Risk Engine
The risk engine evaluates every tool call against your policies and assigns risk scores. It runs synchronously — tool calls are evaluated in real-time before the agent proceeds.
How it works
Tool call received
│
▼
┌─────────────────┐
│ Load all enabled │
│ policies │
└────────┬────────┘
│
▼
┌─────────────────┐
│ Match conditions │──→ No match → ALLOWED (no risk)
│ against tool call│
└────────┬────────┘
│ One or more match
▼
┌─────────────────┐
│ Apply strictest │
│ action wins │
└────────┬────────┘
│
├─→ block → Tool call BLOCKED, risk event created
├─→ require_approval → Tool call PAUSED, approval request created
├─→ warn → Tool call ALLOWED, risk event flagged
└─→ allow → Tool call ALLOWED
Risk severity levels
| Level | Description | Example |
|---|---|---|
low | Minor concern, informational | Read access to non-sensitive files |
medium | Moderate concern, worth monitoring | Write operations to staging |
high | Significant concern, may need review | Access to sensitive files |
critical | Immediate attention required | Destructive commands, production deploys |
Risk events
When a policy matches, a risk event is created with:
- Severity — based on the policy action
- Policy ID — which policy triggered
- Tool call details — what the agent tried to do
- Action taken — block, warn, or require_approval
- Timestamp — when it was evaluated
Risk events are visible in:
- The Runs detail page (timeline view)
- The Dashboard overview (risk distribution chart)
- The Metrics API (
GET /v1/metrics/risk)
Strictest-action-wins
When multiple policies match the same tool call, the most restrictive action applies:
Policy A: toolName=deploy → warn
Policy B: inputPayload.env=production → require_approval
Policy C: agentId=untrusted-agent → block
Result: BLOCKED (block > require_approval > warn)

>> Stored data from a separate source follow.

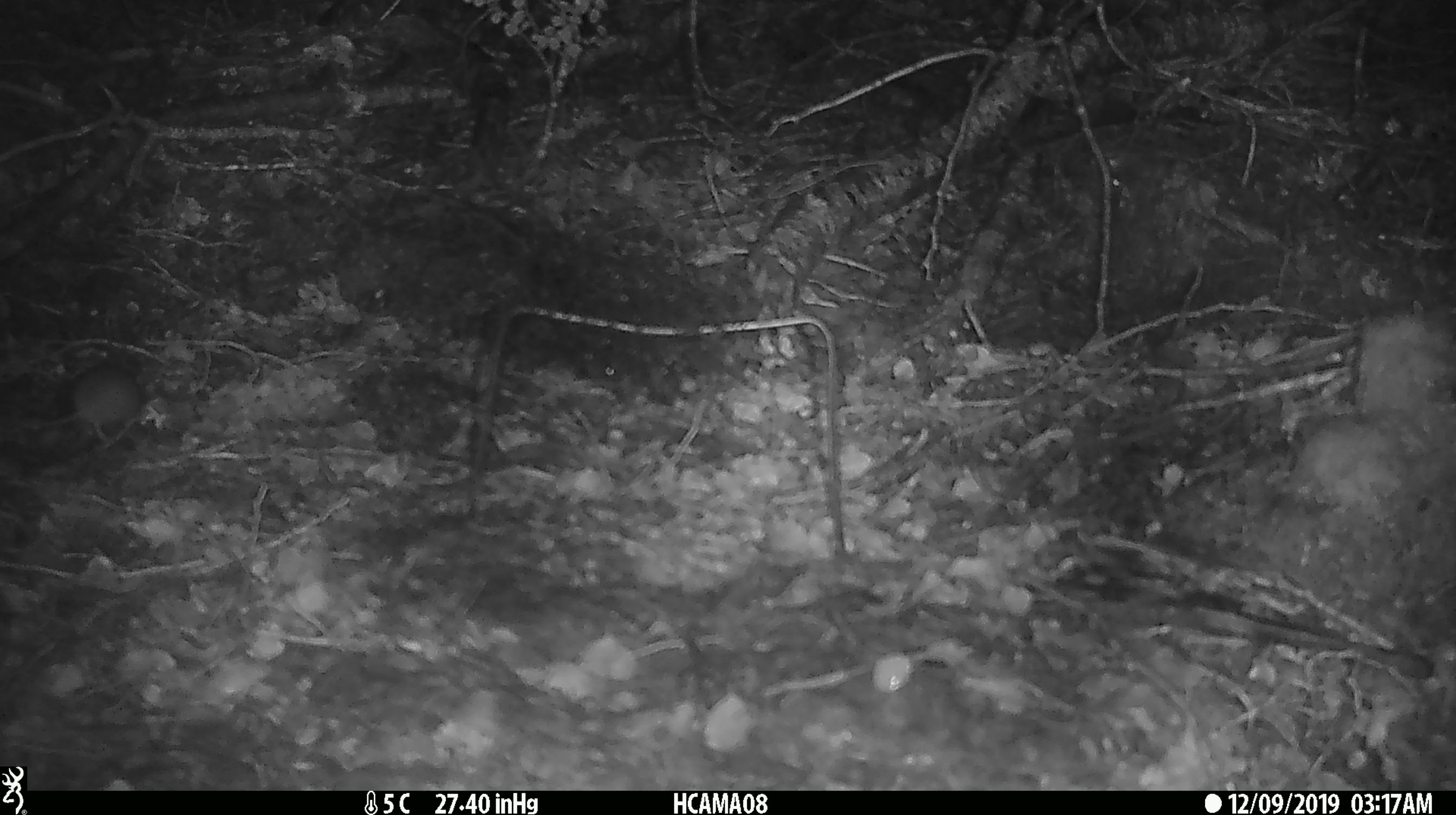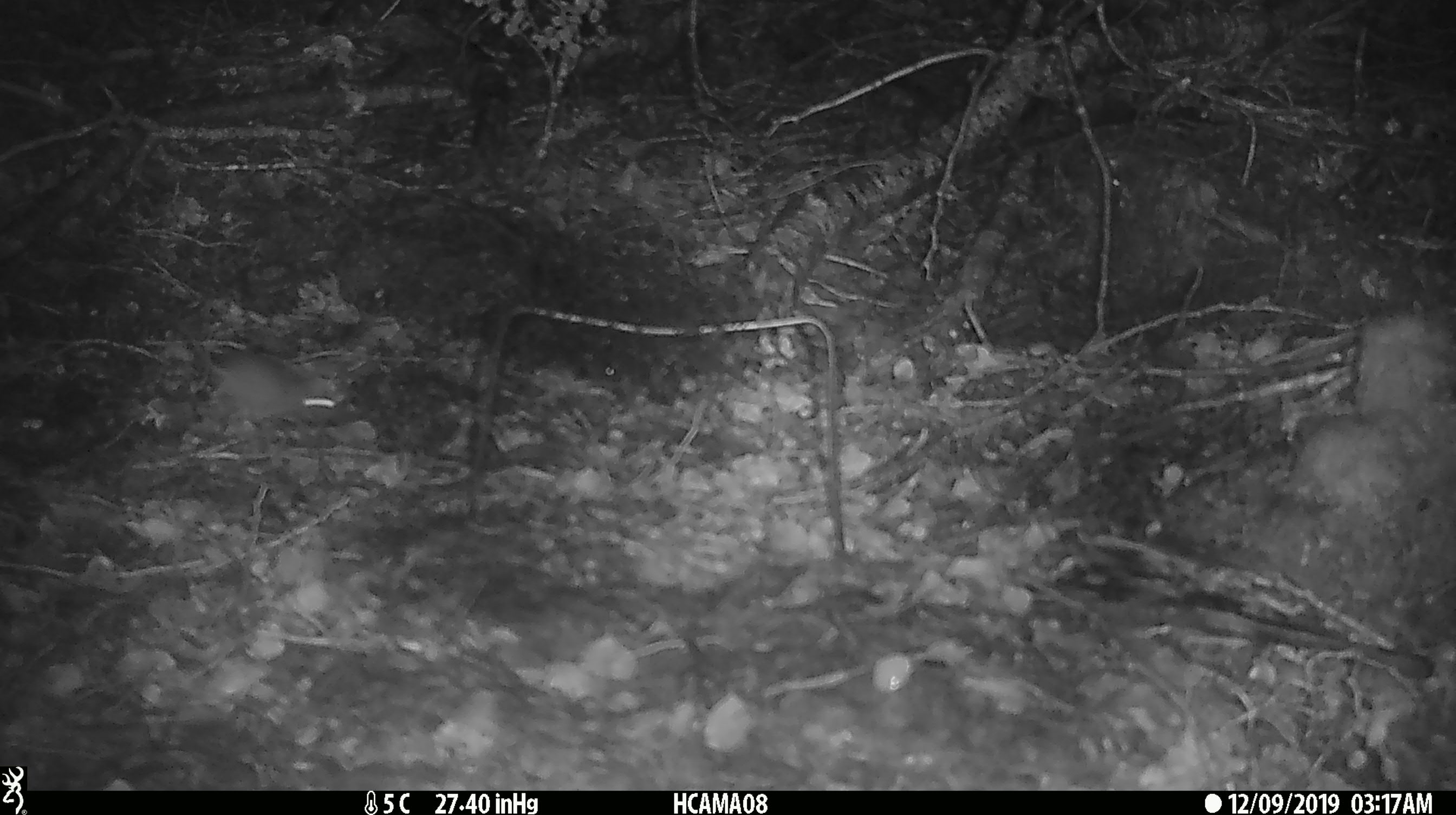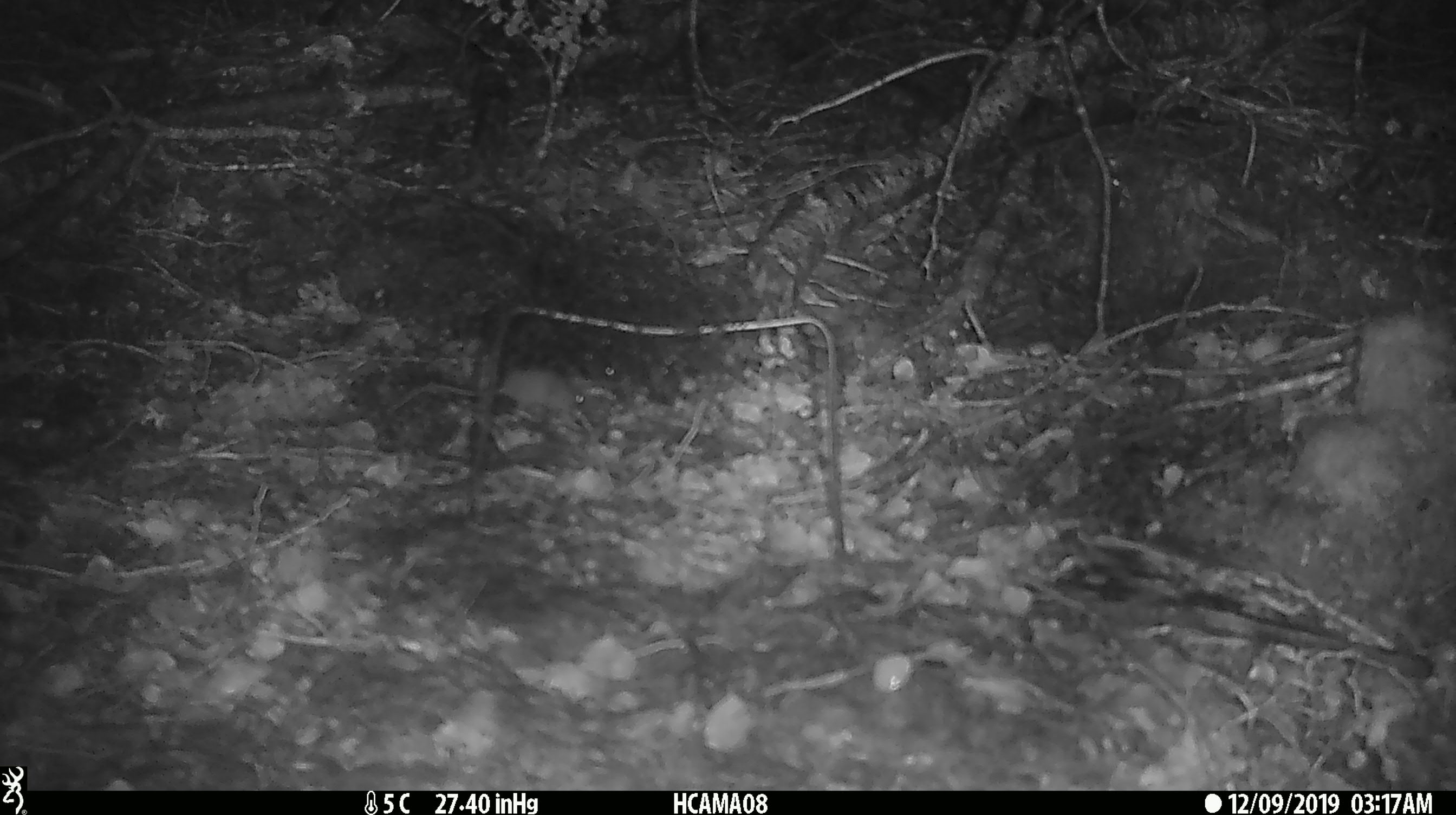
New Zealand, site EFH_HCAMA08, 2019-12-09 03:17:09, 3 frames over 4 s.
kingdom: Animalia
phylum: Chordata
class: Mammalia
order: Rodentia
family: Muridae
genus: Mus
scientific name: Mus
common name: mouse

This ensures that a permissive policy can never override a stricter one.
Metrics
The risk engine feeds into the metrics system:
- Risk distribution — breakdown by severity level over time
- Top risky tools — which tools trigger the most risk events
- Agent risk profiles — which agents have the highest risk activity
- Policy match rates — how often each policy fires
Access via GET /v1/metrics/risk or the dashboard analytics page.